_Exercise tasks_
1 – According to the school board report, by how much did general fund spending go down?
2 – Extend the school board report, picking up right after its last sentence.

_Text shown_
:::::

Sharon Voelker said that parents need more information about the state's requirements and asked whether tutors will be needed at every grade level.

"What are you going to do about kids with different reading levels . . about those who study from different textbooks, depending on the school?" she asked.

Superintendent Christine A. Neal said that a three-hour convocation of the district's 500 teachers Friday centered on the state requirements.

She asked Mrs. Voelker to be on a special committee to explore her ideas, which could include written information sent to all parents and special broadcasts on the local cable television channel.

During the business session, the board:

Moved the public forum portion of regular board meetings to the beginning of each session, before the meeting is called to order.

Adopted a calendar for the 1998-99 school budget, with discussions to begin next month because of the state-mandated schedule for a May 19 public vote.

Received the 1996-97 audit report from John Schiavone of Lumsden & McCormick, who commented: "The general fund of the district continues to be sound."

He said general fund spending was down by $453,000, marking a "first" in his experience with the district. He credited the district's conservative financial management policy.

Accepted the donation of office furniture and drafting equipment worth $2,760 for the high school technology department from Peter B. Whitmore in memory of his parents, Mr. and Mrs. William W. Whitmore III.

:::::

_Material_
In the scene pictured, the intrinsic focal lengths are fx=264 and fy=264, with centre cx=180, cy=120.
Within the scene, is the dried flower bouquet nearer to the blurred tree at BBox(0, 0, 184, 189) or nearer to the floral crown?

:::::

_Solved tasks_
1 – $453,000.

2 –
Gave special recognition to John Mosklalik, principal of Washington Hunt Elementary School; PTA co-president Lisa Muto; Lockport Savings Bank; volunteers; and the three pupils who operate a bank branch at the school. The bank branch, run under the new Start Smart program, is complete with teller windows and deposit books. Teller Nicole Stranges, a fourth-grader, said the bank took in $100 in pupil deposits in the first three weeks.

Appointed six new staff members, including Kevin Duffy, school psychologist at $34,324 a year. Others appointed at $28,500 starting salaries were, Lana Riester and Eric Domroes, high school counselors; Loretta DiCarlo, preschool special education at Anna Merritt Elementary; Debra Diez, special education at Emmet Belknap Middle School; and Jeffrey Hulshoff, regular substitute high school social studies.

Granted tenure to special education teachers Ann Jackson and Linda Faust.